When synthetic data and pre-trained models are used, it is imperative that the same lessons learned from securing the software supply chain are applied to machine learning security and its supply chain. Only trusted sources should be used, where repositories are accessed over secure channels and contain digital signatures that are verified, to prevent backdoored AI models.

Furthermore, governments should take note and enact regulations and oversight of some of these AI models and set up ethical oversight committees. Not everyone should have access to pharmaceutical, biological and chemical models.

Conclusion

The potential of AI is undeniable. But so is the potential of abuse. In this essay I tried to highlight the pain points of the current AI industry and the potential of abuse through cyber-attacks against AI now and into the future. One positive note is that there is a lot of ongoing research into this field to improve Machine Learning and plug the vulnerabilities.

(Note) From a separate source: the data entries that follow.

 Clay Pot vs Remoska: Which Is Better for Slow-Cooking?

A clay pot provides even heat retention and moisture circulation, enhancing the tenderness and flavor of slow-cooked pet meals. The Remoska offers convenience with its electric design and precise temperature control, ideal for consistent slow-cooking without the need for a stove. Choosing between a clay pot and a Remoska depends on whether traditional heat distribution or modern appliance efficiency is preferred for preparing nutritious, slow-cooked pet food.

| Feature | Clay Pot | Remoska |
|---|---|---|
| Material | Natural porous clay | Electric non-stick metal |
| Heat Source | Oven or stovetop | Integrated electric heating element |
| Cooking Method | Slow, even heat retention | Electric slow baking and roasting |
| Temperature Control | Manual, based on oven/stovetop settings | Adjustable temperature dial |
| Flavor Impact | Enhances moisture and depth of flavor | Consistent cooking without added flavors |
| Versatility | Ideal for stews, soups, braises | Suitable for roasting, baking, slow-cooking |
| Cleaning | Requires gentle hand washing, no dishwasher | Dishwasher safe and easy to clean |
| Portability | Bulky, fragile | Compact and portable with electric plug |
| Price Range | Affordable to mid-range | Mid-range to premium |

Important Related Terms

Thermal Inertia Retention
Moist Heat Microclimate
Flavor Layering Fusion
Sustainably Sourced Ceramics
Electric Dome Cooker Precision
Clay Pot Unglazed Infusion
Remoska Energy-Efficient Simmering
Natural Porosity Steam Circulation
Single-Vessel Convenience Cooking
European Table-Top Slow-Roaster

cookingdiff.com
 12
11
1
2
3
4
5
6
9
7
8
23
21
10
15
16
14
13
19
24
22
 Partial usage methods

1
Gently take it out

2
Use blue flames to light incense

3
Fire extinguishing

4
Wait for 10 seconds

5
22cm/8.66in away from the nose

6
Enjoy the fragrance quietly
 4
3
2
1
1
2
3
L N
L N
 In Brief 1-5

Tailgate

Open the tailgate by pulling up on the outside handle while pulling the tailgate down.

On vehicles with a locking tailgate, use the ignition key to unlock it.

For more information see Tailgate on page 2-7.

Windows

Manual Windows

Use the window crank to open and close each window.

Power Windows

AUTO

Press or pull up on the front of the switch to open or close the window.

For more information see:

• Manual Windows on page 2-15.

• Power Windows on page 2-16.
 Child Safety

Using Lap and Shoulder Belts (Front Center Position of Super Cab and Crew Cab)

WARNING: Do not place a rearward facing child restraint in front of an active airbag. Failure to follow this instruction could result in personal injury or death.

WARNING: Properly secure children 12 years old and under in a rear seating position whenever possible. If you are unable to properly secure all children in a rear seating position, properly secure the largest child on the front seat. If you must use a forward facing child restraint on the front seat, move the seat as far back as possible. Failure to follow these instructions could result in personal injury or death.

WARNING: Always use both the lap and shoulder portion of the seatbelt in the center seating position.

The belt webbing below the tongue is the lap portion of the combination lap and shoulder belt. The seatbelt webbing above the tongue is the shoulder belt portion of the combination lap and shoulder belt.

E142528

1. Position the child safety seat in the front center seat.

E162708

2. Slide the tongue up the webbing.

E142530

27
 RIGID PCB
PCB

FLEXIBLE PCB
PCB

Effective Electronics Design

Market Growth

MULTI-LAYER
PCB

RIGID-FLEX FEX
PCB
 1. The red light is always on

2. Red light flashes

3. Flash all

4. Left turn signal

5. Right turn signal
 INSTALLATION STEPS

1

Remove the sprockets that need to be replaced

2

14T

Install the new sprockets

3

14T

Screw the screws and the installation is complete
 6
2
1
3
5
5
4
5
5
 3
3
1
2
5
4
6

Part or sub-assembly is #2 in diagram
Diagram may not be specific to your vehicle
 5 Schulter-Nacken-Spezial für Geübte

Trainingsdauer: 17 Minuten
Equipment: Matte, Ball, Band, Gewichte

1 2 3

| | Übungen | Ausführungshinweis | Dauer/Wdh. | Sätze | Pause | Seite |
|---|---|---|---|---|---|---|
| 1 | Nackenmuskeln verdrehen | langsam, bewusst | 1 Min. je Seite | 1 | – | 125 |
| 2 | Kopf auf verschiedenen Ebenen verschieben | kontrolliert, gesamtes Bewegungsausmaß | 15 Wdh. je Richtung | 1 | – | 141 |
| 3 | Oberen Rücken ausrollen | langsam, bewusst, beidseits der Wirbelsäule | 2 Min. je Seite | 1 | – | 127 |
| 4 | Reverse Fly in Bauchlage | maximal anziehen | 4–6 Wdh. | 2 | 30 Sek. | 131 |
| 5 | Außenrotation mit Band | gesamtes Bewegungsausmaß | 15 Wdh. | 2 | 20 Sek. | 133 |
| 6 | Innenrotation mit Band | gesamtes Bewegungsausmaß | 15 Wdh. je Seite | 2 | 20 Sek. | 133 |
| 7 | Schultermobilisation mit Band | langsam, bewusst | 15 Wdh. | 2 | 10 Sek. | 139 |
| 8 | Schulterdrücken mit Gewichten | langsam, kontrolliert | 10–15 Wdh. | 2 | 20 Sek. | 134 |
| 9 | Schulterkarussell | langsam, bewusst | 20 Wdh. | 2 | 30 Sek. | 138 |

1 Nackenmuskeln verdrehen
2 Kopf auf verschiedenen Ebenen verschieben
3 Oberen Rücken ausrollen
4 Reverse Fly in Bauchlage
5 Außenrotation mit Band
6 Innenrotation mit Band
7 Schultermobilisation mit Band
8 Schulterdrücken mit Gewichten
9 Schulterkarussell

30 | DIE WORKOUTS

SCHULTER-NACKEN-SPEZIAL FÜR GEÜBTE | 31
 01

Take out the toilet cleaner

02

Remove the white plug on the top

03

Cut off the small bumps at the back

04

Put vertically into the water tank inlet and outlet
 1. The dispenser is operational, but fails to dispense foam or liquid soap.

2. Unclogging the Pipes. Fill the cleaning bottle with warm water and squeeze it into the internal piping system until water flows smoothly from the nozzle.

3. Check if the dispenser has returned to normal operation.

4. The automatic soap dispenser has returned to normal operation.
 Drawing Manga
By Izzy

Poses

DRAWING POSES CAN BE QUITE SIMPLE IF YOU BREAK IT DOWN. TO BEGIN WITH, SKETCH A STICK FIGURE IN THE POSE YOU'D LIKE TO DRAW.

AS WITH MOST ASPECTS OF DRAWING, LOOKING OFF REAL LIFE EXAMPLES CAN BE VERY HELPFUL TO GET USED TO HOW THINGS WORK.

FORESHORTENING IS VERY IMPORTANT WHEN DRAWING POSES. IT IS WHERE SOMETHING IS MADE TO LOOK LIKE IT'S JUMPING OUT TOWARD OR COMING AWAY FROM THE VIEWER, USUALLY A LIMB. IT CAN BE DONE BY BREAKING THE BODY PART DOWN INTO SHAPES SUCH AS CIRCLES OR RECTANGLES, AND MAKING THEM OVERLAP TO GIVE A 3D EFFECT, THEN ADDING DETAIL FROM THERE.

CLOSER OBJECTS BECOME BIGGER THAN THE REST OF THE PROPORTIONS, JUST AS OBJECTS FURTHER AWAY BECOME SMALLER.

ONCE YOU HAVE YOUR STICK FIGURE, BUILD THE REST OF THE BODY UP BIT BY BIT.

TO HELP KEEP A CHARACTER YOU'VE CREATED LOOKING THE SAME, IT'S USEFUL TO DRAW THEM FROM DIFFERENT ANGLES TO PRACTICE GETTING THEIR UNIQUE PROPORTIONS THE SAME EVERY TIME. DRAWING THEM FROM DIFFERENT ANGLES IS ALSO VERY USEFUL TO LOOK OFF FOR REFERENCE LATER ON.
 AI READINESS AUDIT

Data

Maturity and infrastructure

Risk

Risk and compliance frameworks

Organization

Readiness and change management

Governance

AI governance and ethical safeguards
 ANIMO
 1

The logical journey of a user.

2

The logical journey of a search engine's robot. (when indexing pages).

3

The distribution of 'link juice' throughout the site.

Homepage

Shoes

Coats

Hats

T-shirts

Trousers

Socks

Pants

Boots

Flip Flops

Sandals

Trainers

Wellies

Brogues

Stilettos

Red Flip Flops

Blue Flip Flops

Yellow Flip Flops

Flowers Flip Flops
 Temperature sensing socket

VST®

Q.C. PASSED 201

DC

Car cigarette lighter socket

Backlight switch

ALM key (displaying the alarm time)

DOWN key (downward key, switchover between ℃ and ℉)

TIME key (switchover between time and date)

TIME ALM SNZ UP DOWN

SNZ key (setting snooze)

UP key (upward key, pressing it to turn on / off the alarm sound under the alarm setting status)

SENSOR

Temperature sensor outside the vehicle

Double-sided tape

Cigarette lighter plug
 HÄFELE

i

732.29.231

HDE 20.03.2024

But AI is still too much of a black box and more research seems to be needed to open this up, as to be able to simply explain why things happen as they happen, before they might happen. There are still too many surprises, and maybe we move too fast in this field.

Additionally, more research is required in the cyber defence field to protect AI systems from abuse, like investigating techniques for backdoor detection in machine learning. The Cyber Security industry needs to establish training resources on AI and its Cyber Defence, same as there is for SCADA, Cloud or Network security. As every sector in society applies AI, they all need training.